Un rayon de lumière pénétrait ce tombeau. Au point où ce rayon touchait la dalle, il y avait des livres.

— Pourquoi êtes-vous en cellule ?

— J’y suis régulièrement. Je paye ma dernière évasion. J’aurais dû même avoir cinq ans de cachot, puisque c’était ma « seconde ». Le tribunal maritime ne m’en a infligé que deux.

— Parce que vous êtes bon sujet, dit le garde.

— Oui, fit-il, d’une voix toute simple, je dois dire que l’on me châtie sans méchanceté.

Le commandant des îles nous rejoignit.

— Ah ! vous avez trouvé Dieudonné ? Bonjour, Dieudonné !

— Bonjour, commandant !

— Tenez, — et il posa sa main sur l’épaule du forçat, — voilà un garçon intéressant.

— Alors, pourquoi le mettez-vous là-dedans ?

— … C’est un ouvrier modèle. Dieudonné est un exemple. Il a su se préserver de toutes les tares du bagne. Quand il a fini de travailler avec ses mains, il étudie dans les livres : la mécanique, la philosophie. Que lisez-vous maintenant ?

Dieudonné ramassa des Mercure de France et les présenta.

— Vous voyez assez clair ?

— Merci, commandant.

— Je ne devrais pas vous demander cela.

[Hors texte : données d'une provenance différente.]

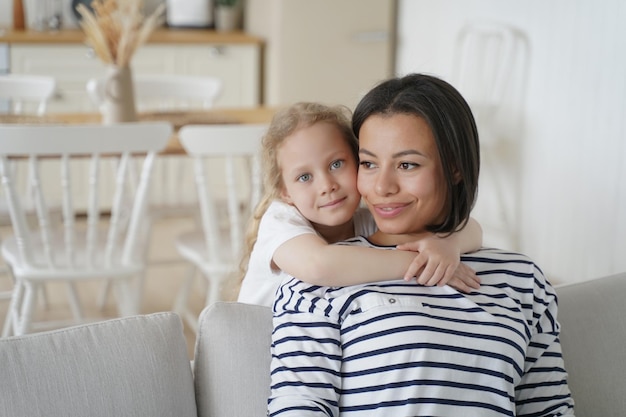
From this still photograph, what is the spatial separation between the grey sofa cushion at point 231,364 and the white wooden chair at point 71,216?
4.31ft

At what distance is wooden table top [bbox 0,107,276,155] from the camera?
3182 mm

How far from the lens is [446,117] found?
1.46m

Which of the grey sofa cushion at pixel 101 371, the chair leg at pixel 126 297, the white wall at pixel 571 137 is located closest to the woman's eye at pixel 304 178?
the grey sofa cushion at pixel 101 371

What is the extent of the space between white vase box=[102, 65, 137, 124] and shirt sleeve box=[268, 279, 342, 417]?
1.91m

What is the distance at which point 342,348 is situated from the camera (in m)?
1.39

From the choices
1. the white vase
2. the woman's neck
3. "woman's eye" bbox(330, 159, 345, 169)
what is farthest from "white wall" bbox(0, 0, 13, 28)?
the woman's neck

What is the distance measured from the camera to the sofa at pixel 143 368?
1.34 m

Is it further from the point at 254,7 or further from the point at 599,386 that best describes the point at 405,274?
the point at 254,7

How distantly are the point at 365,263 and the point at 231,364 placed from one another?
0.26 meters

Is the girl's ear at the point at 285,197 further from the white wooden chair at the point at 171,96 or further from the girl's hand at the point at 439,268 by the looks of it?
the white wooden chair at the point at 171,96

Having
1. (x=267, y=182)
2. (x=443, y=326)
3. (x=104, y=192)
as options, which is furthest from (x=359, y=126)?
(x=104, y=192)

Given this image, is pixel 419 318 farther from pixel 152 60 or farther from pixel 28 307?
pixel 152 60

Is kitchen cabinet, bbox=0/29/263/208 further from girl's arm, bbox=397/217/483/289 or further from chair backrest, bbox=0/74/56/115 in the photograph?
girl's arm, bbox=397/217/483/289

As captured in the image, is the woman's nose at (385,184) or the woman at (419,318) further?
the woman's nose at (385,184)
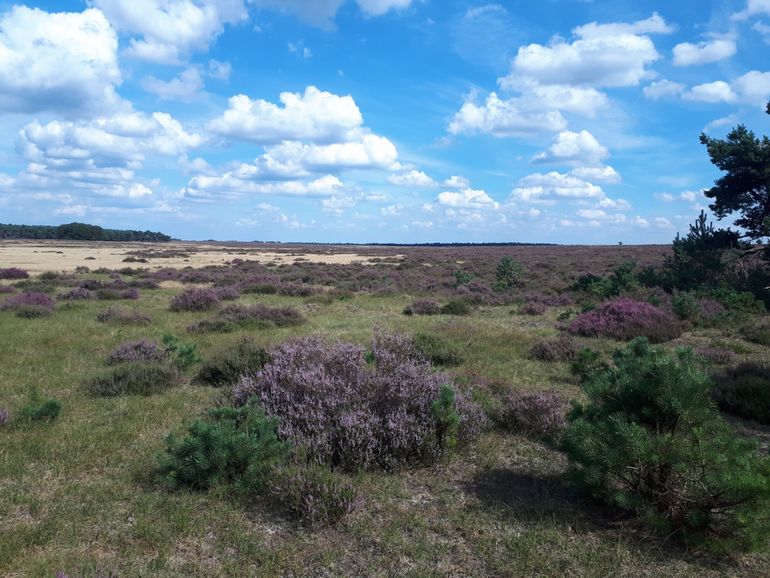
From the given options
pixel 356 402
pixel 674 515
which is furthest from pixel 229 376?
pixel 674 515

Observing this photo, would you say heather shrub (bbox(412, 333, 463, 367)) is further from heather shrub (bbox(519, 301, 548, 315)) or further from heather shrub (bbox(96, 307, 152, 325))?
heather shrub (bbox(96, 307, 152, 325))

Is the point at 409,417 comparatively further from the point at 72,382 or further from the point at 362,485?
the point at 72,382

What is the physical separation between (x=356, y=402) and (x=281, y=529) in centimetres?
164

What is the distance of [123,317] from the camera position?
537 inches

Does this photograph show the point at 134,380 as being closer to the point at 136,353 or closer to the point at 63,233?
the point at 136,353

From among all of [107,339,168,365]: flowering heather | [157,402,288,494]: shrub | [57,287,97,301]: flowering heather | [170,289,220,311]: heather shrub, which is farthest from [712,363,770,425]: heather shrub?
[57,287,97,301]: flowering heather

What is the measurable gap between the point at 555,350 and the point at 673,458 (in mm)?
6541

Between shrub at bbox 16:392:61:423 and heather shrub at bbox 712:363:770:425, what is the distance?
853 cm

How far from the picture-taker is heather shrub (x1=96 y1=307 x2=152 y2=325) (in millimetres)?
13469

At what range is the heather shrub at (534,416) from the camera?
596 cm

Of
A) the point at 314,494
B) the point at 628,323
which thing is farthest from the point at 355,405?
the point at 628,323

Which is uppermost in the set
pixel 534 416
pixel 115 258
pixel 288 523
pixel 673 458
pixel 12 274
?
pixel 115 258

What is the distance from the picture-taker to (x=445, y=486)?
4.69 meters

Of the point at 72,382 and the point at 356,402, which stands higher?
the point at 356,402
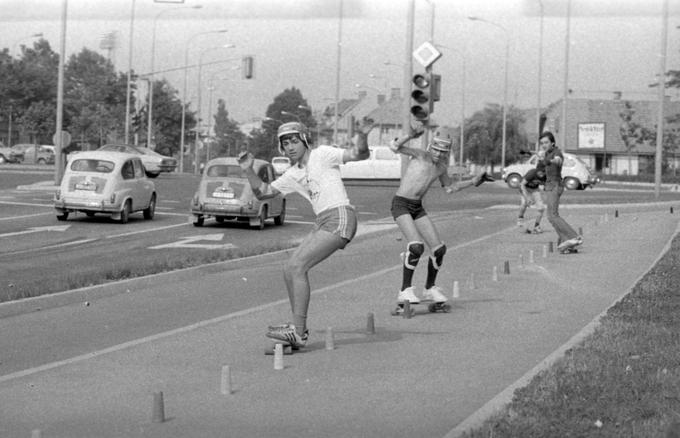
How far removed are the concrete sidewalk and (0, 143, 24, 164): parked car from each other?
66423 millimetres

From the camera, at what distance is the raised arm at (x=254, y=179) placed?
9.55 metres

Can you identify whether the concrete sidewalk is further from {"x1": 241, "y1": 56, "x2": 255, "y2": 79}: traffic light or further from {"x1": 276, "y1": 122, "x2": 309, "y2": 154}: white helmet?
{"x1": 241, "y1": 56, "x2": 255, "y2": 79}: traffic light

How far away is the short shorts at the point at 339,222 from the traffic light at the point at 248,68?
1789 inches

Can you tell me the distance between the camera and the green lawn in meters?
6.59

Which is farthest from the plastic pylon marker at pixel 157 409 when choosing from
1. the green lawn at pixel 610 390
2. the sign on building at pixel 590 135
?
the sign on building at pixel 590 135

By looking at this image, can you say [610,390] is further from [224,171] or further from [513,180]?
[513,180]

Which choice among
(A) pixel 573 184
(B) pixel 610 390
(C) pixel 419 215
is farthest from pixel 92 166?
(A) pixel 573 184

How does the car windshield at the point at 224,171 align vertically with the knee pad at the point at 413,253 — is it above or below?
above

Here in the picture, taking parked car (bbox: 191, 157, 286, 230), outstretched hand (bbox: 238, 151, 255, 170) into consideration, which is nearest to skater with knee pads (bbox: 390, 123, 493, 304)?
outstretched hand (bbox: 238, 151, 255, 170)

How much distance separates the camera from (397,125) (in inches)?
5020

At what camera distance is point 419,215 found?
12688 mm

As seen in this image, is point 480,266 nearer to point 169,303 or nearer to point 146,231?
point 169,303

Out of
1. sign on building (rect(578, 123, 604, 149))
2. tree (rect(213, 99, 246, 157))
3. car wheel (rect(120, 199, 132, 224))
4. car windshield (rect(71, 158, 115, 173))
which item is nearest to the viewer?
car wheel (rect(120, 199, 132, 224))

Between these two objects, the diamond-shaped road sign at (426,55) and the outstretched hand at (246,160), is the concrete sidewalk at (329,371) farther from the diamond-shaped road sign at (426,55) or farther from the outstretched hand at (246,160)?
the diamond-shaped road sign at (426,55)
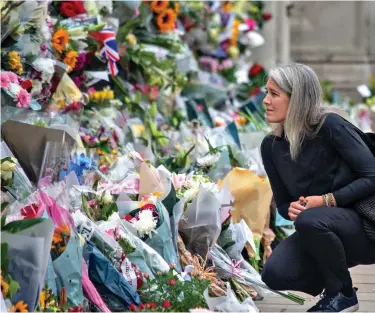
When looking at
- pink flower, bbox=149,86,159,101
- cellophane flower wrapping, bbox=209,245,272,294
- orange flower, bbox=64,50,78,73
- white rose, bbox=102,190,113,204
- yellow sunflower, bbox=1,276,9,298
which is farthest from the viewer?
pink flower, bbox=149,86,159,101

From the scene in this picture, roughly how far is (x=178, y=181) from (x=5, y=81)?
4.03ft

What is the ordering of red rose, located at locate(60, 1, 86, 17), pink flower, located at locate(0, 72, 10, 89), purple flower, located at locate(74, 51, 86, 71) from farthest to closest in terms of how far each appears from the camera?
red rose, located at locate(60, 1, 86, 17), purple flower, located at locate(74, 51, 86, 71), pink flower, located at locate(0, 72, 10, 89)

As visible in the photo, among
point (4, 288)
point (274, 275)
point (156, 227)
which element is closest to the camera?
point (4, 288)

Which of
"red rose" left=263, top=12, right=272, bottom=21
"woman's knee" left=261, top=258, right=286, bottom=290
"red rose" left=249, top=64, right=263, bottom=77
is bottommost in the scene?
"red rose" left=249, top=64, right=263, bottom=77

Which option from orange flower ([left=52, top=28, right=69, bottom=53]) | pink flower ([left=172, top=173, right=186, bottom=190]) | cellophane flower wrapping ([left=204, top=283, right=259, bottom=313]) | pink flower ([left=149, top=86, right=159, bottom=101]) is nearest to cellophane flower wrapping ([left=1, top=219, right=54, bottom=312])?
cellophane flower wrapping ([left=204, top=283, right=259, bottom=313])

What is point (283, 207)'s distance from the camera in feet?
19.2

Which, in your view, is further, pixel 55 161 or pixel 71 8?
pixel 71 8

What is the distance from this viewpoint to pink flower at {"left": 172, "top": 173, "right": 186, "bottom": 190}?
21.1 feet

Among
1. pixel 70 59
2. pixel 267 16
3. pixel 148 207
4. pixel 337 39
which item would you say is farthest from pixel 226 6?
pixel 337 39

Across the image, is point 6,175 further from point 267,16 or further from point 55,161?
point 267,16

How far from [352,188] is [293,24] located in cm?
1596

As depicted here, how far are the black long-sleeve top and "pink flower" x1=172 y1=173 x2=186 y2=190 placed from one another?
70 centimetres

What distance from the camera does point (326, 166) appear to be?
18.5 feet

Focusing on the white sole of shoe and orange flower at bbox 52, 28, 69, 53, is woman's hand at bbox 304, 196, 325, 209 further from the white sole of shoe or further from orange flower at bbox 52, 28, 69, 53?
orange flower at bbox 52, 28, 69, 53
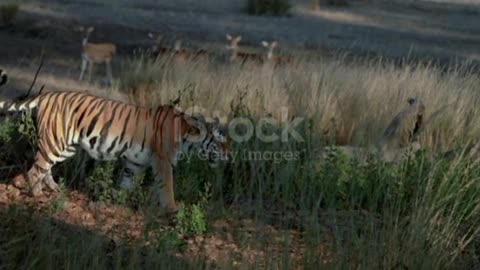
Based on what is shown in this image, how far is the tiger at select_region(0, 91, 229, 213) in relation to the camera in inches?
276

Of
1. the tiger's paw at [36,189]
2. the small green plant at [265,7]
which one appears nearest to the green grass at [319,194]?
the tiger's paw at [36,189]

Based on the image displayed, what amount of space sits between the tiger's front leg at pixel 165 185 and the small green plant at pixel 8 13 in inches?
734

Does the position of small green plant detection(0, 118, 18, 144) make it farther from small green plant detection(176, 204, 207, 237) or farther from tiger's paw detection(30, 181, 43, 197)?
small green plant detection(176, 204, 207, 237)

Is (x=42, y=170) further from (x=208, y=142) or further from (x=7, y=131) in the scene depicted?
(x=208, y=142)

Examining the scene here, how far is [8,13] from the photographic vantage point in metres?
24.9

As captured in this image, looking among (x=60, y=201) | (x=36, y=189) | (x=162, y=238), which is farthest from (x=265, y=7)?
(x=162, y=238)

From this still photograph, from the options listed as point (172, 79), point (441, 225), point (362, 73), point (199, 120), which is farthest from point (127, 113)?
point (362, 73)

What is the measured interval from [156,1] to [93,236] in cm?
3394

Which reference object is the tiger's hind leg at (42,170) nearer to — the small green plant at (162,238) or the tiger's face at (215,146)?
the tiger's face at (215,146)

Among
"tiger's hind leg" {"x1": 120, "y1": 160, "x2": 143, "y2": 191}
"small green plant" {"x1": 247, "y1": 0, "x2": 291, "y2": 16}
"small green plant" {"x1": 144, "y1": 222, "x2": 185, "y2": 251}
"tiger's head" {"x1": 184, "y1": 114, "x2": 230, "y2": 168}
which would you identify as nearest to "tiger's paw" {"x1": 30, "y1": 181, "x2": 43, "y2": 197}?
"tiger's hind leg" {"x1": 120, "y1": 160, "x2": 143, "y2": 191}

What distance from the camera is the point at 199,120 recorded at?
7219 mm

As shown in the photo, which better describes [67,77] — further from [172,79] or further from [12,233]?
[12,233]

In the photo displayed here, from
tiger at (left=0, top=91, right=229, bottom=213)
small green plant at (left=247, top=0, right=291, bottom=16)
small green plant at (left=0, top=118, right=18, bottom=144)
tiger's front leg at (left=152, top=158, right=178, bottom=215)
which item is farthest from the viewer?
small green plant at (left=247, top=0, right=291, bottom=16)

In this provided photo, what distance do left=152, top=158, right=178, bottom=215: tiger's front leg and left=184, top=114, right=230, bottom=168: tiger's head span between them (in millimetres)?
309
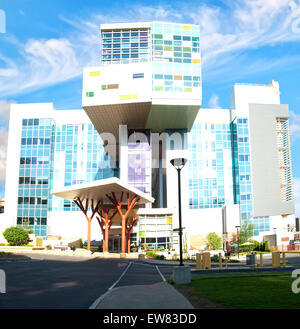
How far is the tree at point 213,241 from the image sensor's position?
69.6 meters

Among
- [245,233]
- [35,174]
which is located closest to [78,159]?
[35,174]

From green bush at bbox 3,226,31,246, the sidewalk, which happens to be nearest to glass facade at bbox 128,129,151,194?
green bush at bbox 3,226,31,246

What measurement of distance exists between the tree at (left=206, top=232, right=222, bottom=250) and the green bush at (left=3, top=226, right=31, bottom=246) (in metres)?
34.3

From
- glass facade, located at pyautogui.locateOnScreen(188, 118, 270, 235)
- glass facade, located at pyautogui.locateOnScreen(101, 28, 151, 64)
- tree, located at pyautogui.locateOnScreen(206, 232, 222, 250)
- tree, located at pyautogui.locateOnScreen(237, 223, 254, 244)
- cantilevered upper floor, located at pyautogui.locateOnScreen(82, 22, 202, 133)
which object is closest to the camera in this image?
cantilevered upper floor, located at pyautogui.locateOnScreen(82, 22, 202, 133)

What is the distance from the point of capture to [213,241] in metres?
69.8

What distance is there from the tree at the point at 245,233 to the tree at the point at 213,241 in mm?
5355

Votre cachot n’est pas réglementaire. Dites-moi au moins que vous n’y voyez rien, pour le repos de ma conscience !

Ils sourirent.

Un sourire est une fleur rare, aux îles du Salut !

— Il s’est évadé de Royale, reprit le commandant ; c’est là l’un des plus beaux exploits du bagne. Quatre-vingt-quinze chances de laisser ses membres aux requins. Comment vous a-t-on repris sur la grande terre ?

— Épuisé, commandant.

— Il a même repêché un gardien, une fois ! N’est-ce pas ?

Dieudonné esquissa un geste du bras.

— Voyons, dis-je au commandant, le cas Dieudonné est troublant. Beaucoup de gens croient à son innocence.

— Du fond de ma conscience, je suis innocent, fit Dieudonné.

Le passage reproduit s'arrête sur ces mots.